In 2004 in het tijdschrift Current Anthropology gepubliceerd onderzoek wees uit dat iedereen zich zo heeft laten verblinden door haar opvallende naaktheid dat er al die jaren iets wezenlijks over het hoofd is gezien. ‘Er is nooit goed gekeken naar de delen die wél bedekt zijn’, zegt Olga Soffer, hoogleraar antropologie aan de Universiteit van Illinois. ‘De zeven concentrische ringen op haar hoofd zijn altijd beschouwd als een artistiek of erotisch kapsel uit het paleolithicum, maar dat is het niet. Het is een muts, geweven van plantaardige vezels.’ Een revolutionaire stelling, want volgens de heersende opvattingen over de oudere Steentijd liepen vrouwen toen rond in stinkende dierenvellen en was de weefkunst nog helemaal niet bekend. Mannelijke jagers maakten de dienst uit met hun vuistbijlen, stenen pijlen en speren waarmee ze rendieren en mammoeten te lijf gingen.
Olga Soffer en haar collega’s James Adovasio en David Hyland van Mercyhurst College in Pennsylvania begonnen te vermoeden dat dit paradigma over het Paleolithicum aan herziening toe was. Bij opgravingen in Moravië ontdekten ze in kleine stukjes gebakken klei merkwaardige indrukken. Uit microscopisch onderzoek van deze patronen leidden ze af dat ze afkomstig moesten zijn van kleding, touw, netten en manden van plantaardig materiaal, dat lang geleden vergaan was. De indrukken waren soms zo scherp dat ze konden analyseren welk soort knoop er was gebruikt bij het vervaardigen van het textiel. De Amerikanen bestudeerden vervolgens duizenden stukjes klei, afkomstig van opgravingen in Frankrijk, Duitsland en Rusland en troffen daar vergelijkbare afdrukken aan. Dat sterkte hen in de overtuiging dat de ‘vezelrevolutie’ (string revolution), zoals hun collega Elizabeth Barber die heeft gedoopt, veel eerder heeft plaatsgevonden dan tot nu toe gedacht werd. ‘We vonden het wat zwak om bij zo’n revolutionaire claim alleen aan te komen met indirecte bewijzen’, vertelt Soffer. ‘We bedachten toen dat er misschien ook iconografische bewijzen waren, omdat mensen ook in de prehistorie al geneigd waren om de vaardigheden en activiteiten die ze waardevol vonden, in beelden vast te leggen.’ Zo kwamen de onderzoekers uit bij de beeldjes die zijn gevonden op plaatsen waar in het Paleolithicum mensen woonden.
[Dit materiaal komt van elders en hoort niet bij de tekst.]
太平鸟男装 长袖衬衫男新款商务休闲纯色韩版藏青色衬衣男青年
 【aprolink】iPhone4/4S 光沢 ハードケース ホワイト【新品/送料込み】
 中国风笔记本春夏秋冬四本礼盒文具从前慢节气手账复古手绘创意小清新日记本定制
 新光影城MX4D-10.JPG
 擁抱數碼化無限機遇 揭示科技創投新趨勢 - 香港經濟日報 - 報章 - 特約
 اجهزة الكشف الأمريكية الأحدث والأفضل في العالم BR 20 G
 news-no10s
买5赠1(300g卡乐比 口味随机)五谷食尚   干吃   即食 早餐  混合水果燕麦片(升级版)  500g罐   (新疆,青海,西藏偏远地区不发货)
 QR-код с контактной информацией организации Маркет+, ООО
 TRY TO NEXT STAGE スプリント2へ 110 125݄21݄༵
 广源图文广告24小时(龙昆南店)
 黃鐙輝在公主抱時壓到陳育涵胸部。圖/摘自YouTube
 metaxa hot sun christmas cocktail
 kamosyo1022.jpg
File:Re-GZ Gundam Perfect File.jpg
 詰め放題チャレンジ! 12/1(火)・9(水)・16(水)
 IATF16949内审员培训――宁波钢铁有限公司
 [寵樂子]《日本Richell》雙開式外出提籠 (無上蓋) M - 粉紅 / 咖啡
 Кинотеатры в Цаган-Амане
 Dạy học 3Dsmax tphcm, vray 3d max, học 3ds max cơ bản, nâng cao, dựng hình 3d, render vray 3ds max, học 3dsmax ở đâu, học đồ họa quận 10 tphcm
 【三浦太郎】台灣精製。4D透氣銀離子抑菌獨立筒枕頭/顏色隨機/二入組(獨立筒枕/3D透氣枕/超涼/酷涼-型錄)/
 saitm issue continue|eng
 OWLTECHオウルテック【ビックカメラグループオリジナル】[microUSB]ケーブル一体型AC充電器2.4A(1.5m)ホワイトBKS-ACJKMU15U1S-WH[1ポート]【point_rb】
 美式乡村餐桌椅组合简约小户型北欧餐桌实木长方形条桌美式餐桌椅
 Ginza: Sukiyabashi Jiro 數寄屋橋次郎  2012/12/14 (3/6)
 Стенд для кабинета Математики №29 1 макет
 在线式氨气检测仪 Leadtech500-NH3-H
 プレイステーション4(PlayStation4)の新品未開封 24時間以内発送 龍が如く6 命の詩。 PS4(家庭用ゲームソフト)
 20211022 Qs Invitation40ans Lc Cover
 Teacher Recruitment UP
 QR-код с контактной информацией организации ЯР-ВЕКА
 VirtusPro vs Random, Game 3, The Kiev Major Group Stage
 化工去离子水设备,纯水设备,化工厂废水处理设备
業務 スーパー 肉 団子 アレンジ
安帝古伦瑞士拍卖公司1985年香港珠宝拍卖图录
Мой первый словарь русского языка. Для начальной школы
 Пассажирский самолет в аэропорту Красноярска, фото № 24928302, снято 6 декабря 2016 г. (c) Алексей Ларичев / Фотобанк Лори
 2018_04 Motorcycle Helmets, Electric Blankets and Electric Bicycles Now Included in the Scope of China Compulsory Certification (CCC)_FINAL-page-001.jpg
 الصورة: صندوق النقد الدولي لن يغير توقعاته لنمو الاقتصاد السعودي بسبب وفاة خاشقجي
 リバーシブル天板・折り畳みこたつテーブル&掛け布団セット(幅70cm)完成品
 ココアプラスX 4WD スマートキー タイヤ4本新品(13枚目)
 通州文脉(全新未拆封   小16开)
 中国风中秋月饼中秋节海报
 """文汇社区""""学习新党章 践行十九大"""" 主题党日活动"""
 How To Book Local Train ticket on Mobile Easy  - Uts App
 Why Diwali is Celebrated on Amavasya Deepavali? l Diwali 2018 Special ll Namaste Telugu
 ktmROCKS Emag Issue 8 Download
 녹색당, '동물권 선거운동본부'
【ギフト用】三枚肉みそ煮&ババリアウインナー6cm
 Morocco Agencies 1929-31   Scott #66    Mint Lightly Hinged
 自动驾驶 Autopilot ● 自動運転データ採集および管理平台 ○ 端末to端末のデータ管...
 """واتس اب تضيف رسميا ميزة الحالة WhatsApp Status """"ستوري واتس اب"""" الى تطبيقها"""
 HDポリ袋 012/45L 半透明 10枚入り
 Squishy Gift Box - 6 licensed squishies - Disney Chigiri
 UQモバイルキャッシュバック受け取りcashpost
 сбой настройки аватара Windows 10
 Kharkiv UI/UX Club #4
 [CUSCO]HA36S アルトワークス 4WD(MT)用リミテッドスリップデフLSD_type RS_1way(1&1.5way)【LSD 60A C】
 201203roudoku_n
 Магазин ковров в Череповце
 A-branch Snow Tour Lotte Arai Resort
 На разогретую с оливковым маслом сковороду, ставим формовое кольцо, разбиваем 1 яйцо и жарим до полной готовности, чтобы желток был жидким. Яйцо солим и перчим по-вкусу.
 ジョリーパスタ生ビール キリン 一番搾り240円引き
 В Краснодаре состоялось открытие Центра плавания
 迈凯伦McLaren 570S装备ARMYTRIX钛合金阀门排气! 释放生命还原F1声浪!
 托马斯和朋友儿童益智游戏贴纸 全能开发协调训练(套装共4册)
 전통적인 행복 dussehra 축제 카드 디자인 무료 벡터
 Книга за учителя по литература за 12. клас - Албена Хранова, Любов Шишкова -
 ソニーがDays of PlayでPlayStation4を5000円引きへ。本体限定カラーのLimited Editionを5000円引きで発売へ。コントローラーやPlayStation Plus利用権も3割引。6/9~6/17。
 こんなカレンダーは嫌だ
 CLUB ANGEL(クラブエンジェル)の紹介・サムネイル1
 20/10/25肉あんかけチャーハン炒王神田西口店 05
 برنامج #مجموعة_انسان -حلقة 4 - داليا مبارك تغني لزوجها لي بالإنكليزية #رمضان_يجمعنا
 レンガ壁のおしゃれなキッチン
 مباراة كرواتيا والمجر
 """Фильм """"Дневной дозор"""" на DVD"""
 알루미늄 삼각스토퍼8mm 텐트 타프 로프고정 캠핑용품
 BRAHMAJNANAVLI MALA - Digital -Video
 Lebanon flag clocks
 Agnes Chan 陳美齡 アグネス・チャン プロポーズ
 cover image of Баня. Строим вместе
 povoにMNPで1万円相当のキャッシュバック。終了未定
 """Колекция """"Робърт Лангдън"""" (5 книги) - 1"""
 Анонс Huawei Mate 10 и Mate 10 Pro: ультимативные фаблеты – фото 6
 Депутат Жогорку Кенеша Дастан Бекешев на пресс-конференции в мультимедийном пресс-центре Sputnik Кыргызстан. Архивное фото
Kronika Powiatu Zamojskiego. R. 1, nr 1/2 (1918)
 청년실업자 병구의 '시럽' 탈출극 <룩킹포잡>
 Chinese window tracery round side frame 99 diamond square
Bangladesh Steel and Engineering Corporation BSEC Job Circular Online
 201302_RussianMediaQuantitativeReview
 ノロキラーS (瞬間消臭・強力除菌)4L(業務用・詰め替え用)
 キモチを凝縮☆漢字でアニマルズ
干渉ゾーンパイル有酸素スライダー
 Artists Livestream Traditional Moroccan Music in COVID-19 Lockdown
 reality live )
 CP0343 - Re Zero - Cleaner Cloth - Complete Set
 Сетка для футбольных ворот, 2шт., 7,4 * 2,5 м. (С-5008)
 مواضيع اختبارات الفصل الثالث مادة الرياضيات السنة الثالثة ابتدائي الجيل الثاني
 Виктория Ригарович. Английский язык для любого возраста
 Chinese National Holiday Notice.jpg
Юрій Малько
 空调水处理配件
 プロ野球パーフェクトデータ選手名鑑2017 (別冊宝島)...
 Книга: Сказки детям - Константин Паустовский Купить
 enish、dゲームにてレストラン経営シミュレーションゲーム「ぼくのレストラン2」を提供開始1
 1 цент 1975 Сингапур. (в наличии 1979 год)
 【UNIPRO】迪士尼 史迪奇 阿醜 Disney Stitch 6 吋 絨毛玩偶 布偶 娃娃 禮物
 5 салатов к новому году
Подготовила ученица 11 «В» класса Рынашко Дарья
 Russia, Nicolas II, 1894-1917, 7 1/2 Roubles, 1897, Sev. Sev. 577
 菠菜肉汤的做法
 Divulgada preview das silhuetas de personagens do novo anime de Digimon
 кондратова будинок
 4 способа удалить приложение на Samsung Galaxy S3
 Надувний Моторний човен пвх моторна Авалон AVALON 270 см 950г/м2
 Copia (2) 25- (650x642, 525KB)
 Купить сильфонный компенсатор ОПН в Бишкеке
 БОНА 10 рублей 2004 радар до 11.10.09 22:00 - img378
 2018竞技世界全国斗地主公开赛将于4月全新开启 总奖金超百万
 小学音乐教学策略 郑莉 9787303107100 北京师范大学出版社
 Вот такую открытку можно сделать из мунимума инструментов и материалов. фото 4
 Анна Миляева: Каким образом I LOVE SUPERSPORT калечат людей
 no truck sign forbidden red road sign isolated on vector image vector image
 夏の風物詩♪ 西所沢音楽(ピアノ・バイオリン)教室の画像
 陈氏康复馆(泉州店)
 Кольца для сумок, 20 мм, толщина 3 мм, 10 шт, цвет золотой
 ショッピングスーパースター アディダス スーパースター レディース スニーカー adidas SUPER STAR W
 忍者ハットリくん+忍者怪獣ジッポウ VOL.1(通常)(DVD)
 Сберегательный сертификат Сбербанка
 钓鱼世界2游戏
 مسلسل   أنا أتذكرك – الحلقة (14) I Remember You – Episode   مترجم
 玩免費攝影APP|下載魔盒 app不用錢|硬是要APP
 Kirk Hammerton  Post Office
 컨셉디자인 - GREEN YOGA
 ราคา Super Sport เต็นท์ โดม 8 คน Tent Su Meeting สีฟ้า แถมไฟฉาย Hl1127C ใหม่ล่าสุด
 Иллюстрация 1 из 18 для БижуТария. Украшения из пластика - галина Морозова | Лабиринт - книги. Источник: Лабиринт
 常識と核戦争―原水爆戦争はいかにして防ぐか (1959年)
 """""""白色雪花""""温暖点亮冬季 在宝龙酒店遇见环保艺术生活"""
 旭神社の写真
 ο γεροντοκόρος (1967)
De eerste daarvan, een ivoren beeldje van 8 centimeter zonder hoofd, handen en voeten, werd in 1860 opgegraven in de Franse Dordogne. De vinder doopte het ‘onzedige Venus’, om haar te onderscheiden van de ranke klassieke Venus, die haar geslachtsdelen kuis bedekt houdt. Later werden (stukken van) dergelijke Venusbeeldjes ook in andere delen van Europa en Azië gevonden. Soffer heeft met haar collega’s alle musea bezocht waar ze worden bewaard, van Moskou en St. Petersburg tot Wenen en Parijs, om er met een frisse blik naar te kijken onder de microscoop. ‘En toen zagen we dat al die versieringen die tot nu toe in de literatuur zijn bestempeld als tatoeages of kapsels in feite kledingstukken waren. We zagen ineens riemen, armbanden, hoofddeksels, netrokjes en dunne strippen om de romp, een soort beha’s zonder cups. We zijn al die jaren ziende blind geweest.’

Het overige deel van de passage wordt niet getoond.